### 学習対象の本文 ###

国際化の流れを受け「保護者とのコミュニケーションに英語が必要」「外国籍の子どもが通園している」といった経験のある保育士も増えているのではないでしょうか。必須とまではいきませんが、保育士の英語習得にはさまざまなメリットがあります。
この記事では保育士が英語力を習得しておきたい理由を解説します。また、就職や転職に有利な英語の資格もご紹介しますので、参考にしてみてください。
保育士に英語力は必要?習得するメリット
グローバル化が進むなか、日本では早期に英語教育を取り入れることで国際的に活躍できる人材の育成を行っています。早期英語教育にともない、英語に力を入れる保育園も数多く存在します。
そのため、保育園で働く保育士は「英語力が高いに越したことはない」といえるでしょう。保育士に英語力が求められる理由は以下のとおりです。

###

• [次の課題]:
• 1. 本文について、次の問いに答えなさい。
(a) 就職や転職に有利なものとして紹介するとしているのは何か。
(b) 日本では、早期に英語教育を取り入れることで何を行っているか。
(c) 早期英語教育にともない、数多く存在するとされているのは何か。
• 2. エントリのうち、「cars jammies」を含む行から始めて「Pre-Owned 31-255DC Midland」を含む行までを、両端の行も含めてそのまま書き写しなさい。画像は答えから除くこと。
本文とエントリは、互いに関係をもたない。

### 抽出エントリ ###

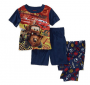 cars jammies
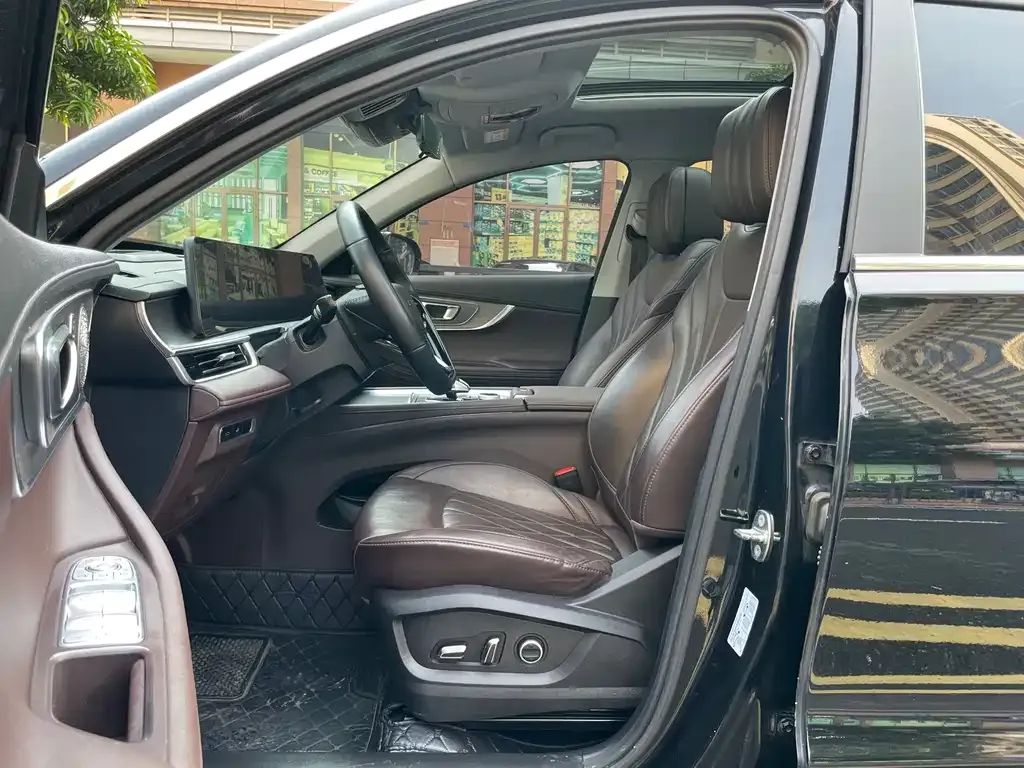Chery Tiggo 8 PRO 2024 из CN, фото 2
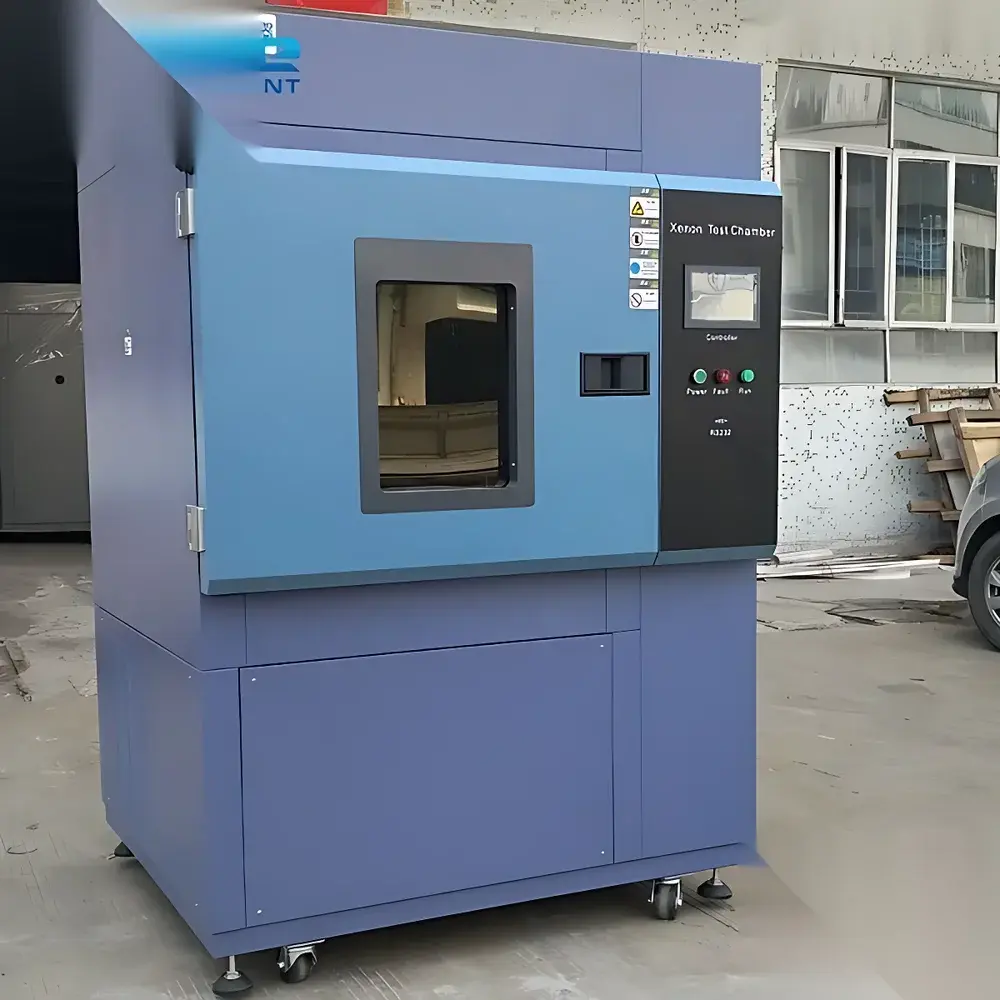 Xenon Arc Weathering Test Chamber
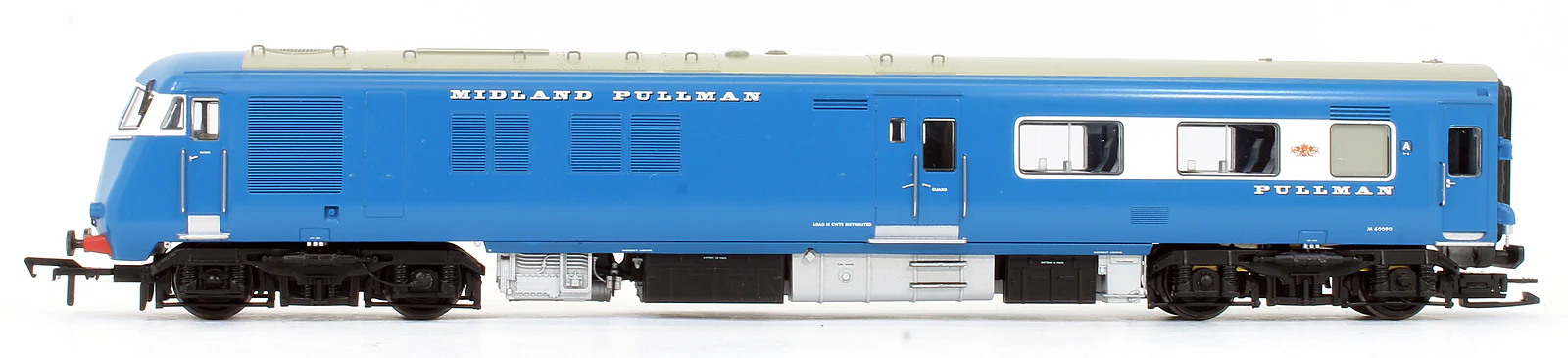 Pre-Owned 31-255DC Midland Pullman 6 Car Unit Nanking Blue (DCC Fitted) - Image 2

###
### 抽出エントリ ###

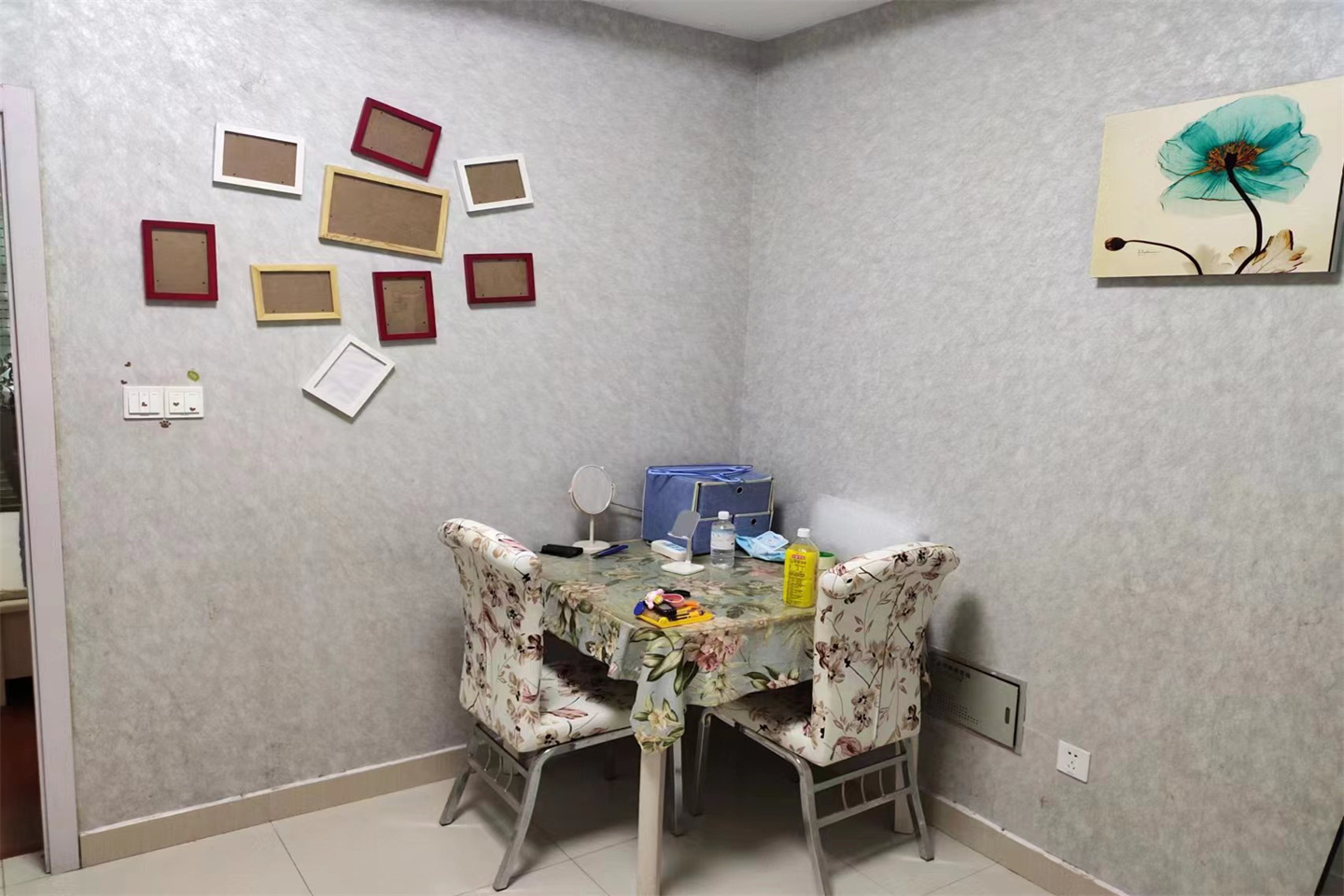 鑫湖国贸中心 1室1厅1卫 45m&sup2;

###

• [各課題の解答]:
• 1.
(a) 英語の資格
(b) 国際的に活躍できる人材の育成
(c) 英語に力を入れる保育園

• 2.
 cars jammies
Chery Tiggo 8 PRO 2024 из CN, фото 2
 Xenon Arc Weathering Test Chamber
 Pre-Owned 31-255DC Midland Pullman 6 Car Unit Nanking Blue (DCC Fitted) - Image 2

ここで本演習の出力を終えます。